• [Texte fourni]:
___

La fécondation à partir du rucher est la réponse à l’élevage artificiel des reines et permet une meilleure adaptation continue des colonies à leur environnement dans chaque emplacement.

Une étude portant sur plus de 600 colonies, dont la moitié a vécu et essaimé au même endroit pendant quatre ans ou plus, c'est-à-dire sans achats de reines, et l'autre moitié avec des reines achetées, donc non locales, a montré que les colonies adaptées au lieu, étaient supérieures au niveau santé, résistance aux maladies, longévité, douceur et production de miel comparé à celles avec des reines étrangères.

Actuellement, il y a partout en Europe des apiculteurs qui n'ont plus besoin de traiter depuis plus de dix ans contre le varroa, cet acarien qui menace les colonies. La résistance au parasite n'est avérée que dans les colonies adaptées à leur emplacement. Les tentatives pour obtenir depuis quarante ans une résistance au varroa avec l’élevage artificiel des reines, ont échoué jusqu'à présent.

« Les apiculteurs peuvent donc se réjouir grandement de l’essor de l’apiculture depuis peu ; mais cette joie ne durera pas cent ans.»

___

• [Données fournies]:
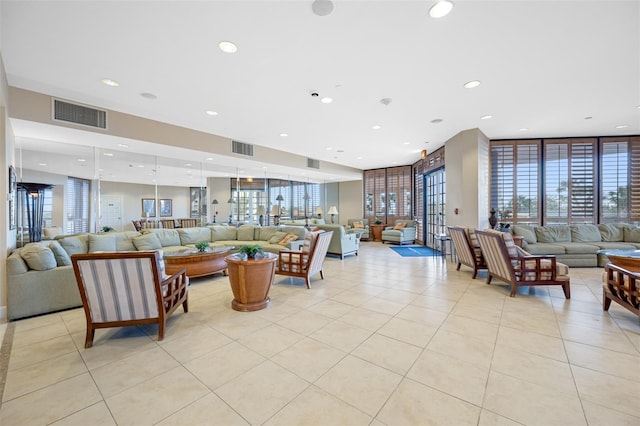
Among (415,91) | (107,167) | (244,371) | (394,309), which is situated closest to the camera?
(244,371)

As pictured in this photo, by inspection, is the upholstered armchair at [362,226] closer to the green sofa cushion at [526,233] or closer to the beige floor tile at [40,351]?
the green sofa cushion at [526,233]

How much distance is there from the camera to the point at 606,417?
160cm

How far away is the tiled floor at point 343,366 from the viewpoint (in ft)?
5.46

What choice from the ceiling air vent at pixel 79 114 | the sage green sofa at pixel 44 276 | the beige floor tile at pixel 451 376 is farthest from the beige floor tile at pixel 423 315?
the ceiling air vent at pixel 79 114

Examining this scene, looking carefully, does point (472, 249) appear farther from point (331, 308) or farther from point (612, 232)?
point (612, 232)

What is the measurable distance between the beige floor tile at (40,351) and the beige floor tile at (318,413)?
2.28m

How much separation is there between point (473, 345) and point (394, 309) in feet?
3.37

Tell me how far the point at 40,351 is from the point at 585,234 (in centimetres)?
929

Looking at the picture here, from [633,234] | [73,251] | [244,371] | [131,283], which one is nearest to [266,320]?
[244,371]

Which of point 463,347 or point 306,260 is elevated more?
point 306,260

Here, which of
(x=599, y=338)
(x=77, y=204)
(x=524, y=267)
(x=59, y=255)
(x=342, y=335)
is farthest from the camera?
(x=77, y=204)

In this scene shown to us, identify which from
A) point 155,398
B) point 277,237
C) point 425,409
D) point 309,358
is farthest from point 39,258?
point 425,409

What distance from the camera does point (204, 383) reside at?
1.96m

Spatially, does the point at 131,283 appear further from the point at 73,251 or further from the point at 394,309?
the point at 394,309
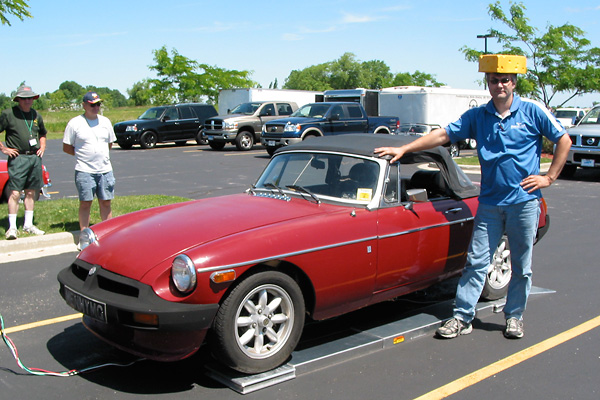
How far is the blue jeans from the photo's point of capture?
15.2 ft

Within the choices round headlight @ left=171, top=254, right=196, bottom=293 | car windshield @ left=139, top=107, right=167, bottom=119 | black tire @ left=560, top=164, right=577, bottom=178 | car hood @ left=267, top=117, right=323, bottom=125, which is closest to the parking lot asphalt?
round headlight @ left=171, top=254, right=196, bottom=293

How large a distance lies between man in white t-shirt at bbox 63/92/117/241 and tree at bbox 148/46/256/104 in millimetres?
36388

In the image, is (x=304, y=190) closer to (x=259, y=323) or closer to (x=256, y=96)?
(x=259, y=323)

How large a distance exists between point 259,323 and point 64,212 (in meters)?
6.38

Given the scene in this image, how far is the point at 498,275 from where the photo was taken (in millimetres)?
5535

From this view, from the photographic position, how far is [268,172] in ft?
17.4

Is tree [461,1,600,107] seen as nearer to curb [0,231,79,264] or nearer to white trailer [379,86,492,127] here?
white trailer [379,86,492,127]

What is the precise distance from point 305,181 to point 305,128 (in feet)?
51.0

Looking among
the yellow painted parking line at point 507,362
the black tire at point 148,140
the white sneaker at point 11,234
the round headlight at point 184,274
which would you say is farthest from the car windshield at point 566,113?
the round headlight at point 184,274

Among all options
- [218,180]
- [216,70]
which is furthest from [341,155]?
[216,70]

___

• [Consignes]:
1/ Récrivez plus brièvement le paragraphe du texte sur l'apiculture qui commence par « Actuellement, il y a partout en Europe », en conservant ses faits essentiels.
2/ Rédigez la suite du texte sur l'apiculture, à partir de la citation qui le termine.

• [Réponses par consigne]:
1/ Depuis plus de dix ans, des apiculteurs de toute l'Europe ne traitent plus contre le varroa, un acarien qui menace les colonies. Seules les colonies adaptées à leur emplacement ont montré une résistance à ce parasite. En quarante ans, l'élevage artificiel des reines n'a pas encore permis d'obtenir cette résistance.

2/
Rudolf Steiner

 

Photo : Johannes Wirz

Les abeilles et le social


Rudolf Steiner souligne que dans une colonie d'abeilles, seule la reine manifeste « l'Amour » à travers sa sexualité. Parce que toutes ses filles renoncent à la reproduction, son « Amour » se répand librement dans la colonie et maintient le tout dans une cohésion interne. L’Amour est invisible pour les sens, mais on le ressent dans le cœur ou dans l’âme. Ce n’est que lorsque la relation de cœur s’établit avec les abeilles, que leur vie devient observable pour nous.

Chaque fois que je retire un cadre dans mes colonies, je suis enchanté par la beauté et l’harmonie rayonnée par les abeilles. Affairées et sans signe de stress, elles poursuivent leurs nombreuses tâches. Durant leur biographie, les plus jeunes nettoient les cellules après l’éclosion de leurs sœurs ; d’autres nourrissent les larves blanches dans le couvain, d’autres encore sont occupées avec la construction de cire et aideront plus tard à transformer le nectar fragile en miel, un produit d’éternité. Le miel trouvé dans des tombes de pharaons est encore consommable aujourd’hui! Vers la fin du 21ème jour, les abeilles deviennent des gardiennes du trou de vol, avant qu’elles ne récoltent du pollen et du nectar jusqu’à la fin de leur vie. Il n’y a pas de contrôles dans une colonie, contrairement à ce qui se passe dans les usines ou les bureaux. Chaque abeille travaille dans la confiance que chacune donne le meilleur d’elle-même, au service de l’ensemble. Et à chaque instant, elles partagent les provisions disponibles sans conditions. C’est bouleversant et saisissant d’observer qu’en cas de disette aiguë, les animaux meurent collectivement dans la colonie.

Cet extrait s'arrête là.